(Collected data)

Start of Block

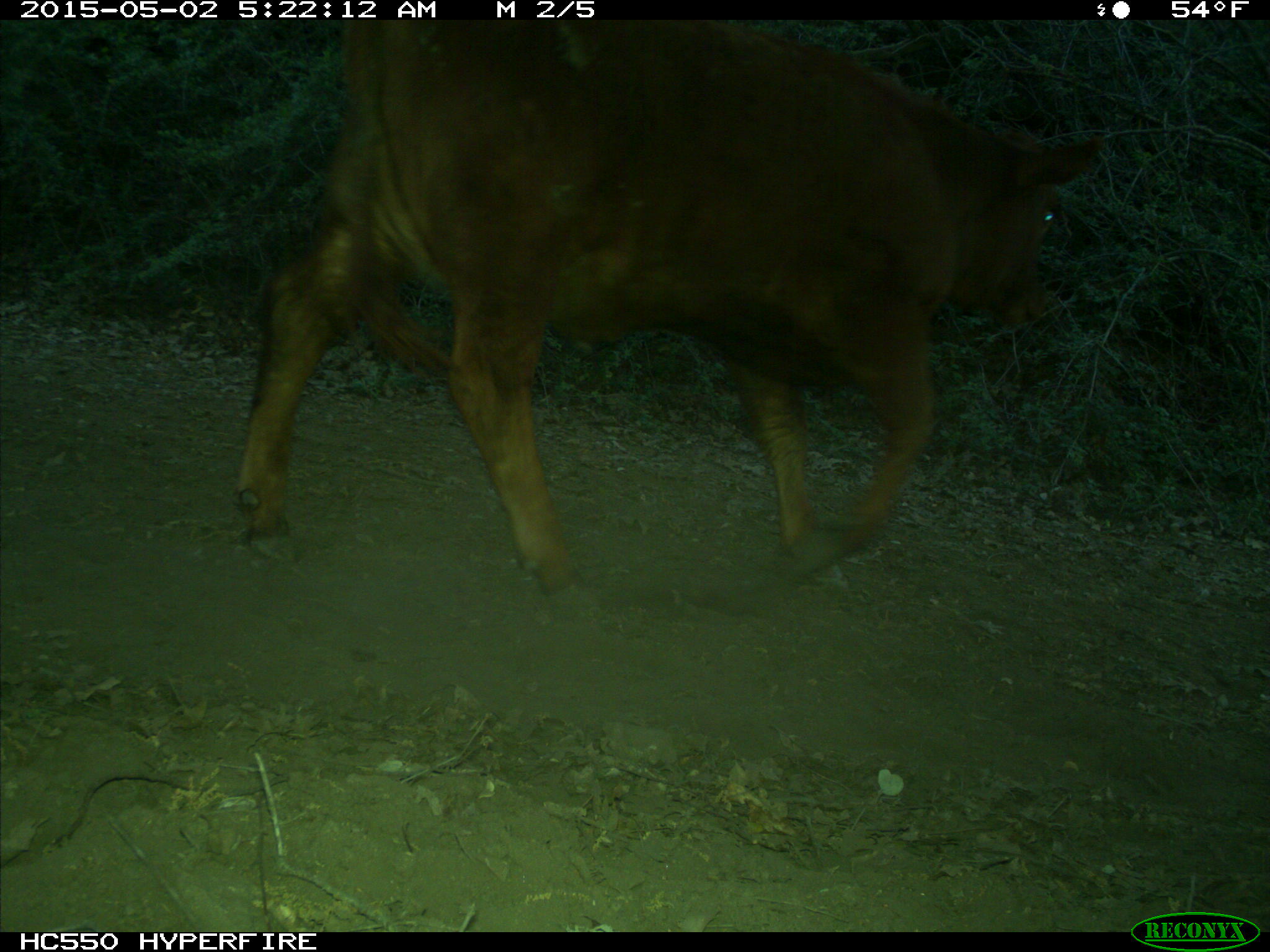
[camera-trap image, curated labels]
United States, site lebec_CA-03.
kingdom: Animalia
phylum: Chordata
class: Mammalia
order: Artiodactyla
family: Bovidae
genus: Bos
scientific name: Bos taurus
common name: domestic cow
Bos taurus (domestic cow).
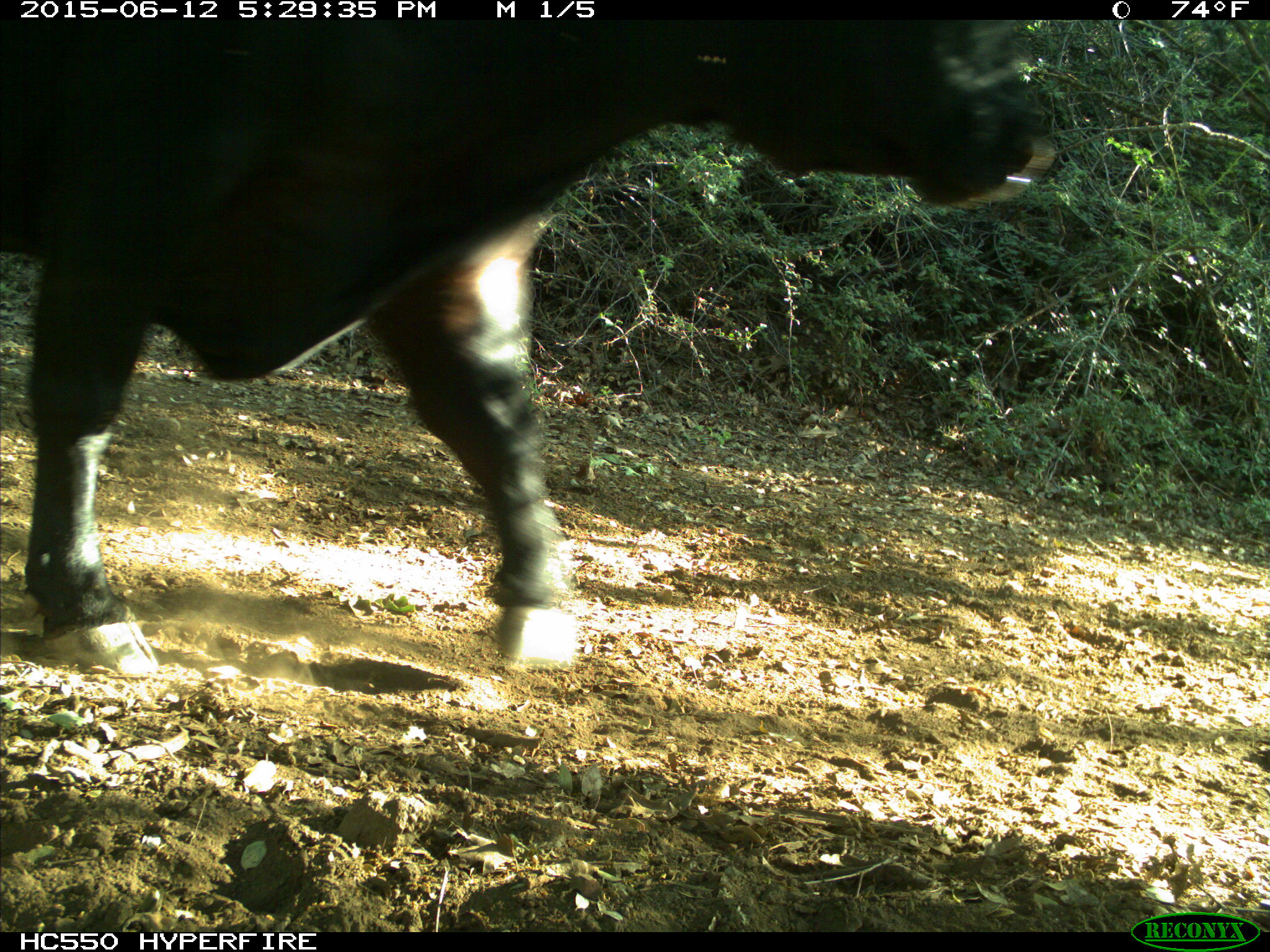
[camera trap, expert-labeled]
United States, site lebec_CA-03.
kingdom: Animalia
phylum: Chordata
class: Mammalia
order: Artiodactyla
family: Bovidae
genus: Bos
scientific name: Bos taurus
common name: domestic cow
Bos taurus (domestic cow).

End of Block

### [YOUR OBJECTIVE]
The entries above must be restated exactly in the answer, and the pictures left out.

### [EXPECTED OUTPUT]
[camera-trap image, curated labels]
United States, site lebec_CA-03.
kingdom: Animalia
phylum: Chordata
class: Mammalia
order: Artiodactyla
family: Bovidae
genus: Bos
scientific name: Bos taurus
common name: domestic cow
Bos taurus (domestic cow).
[camera trap, expert-labeled]
United States, site lebec_CA-03.
kingdom: Animalia
phylum: Chordata
class: Mammalia
order: Artiodactyla
family: Bovidae
genus: Bos
scientific name: Bos taurus
common name: domestic cow
Bos taurus (domestic cow).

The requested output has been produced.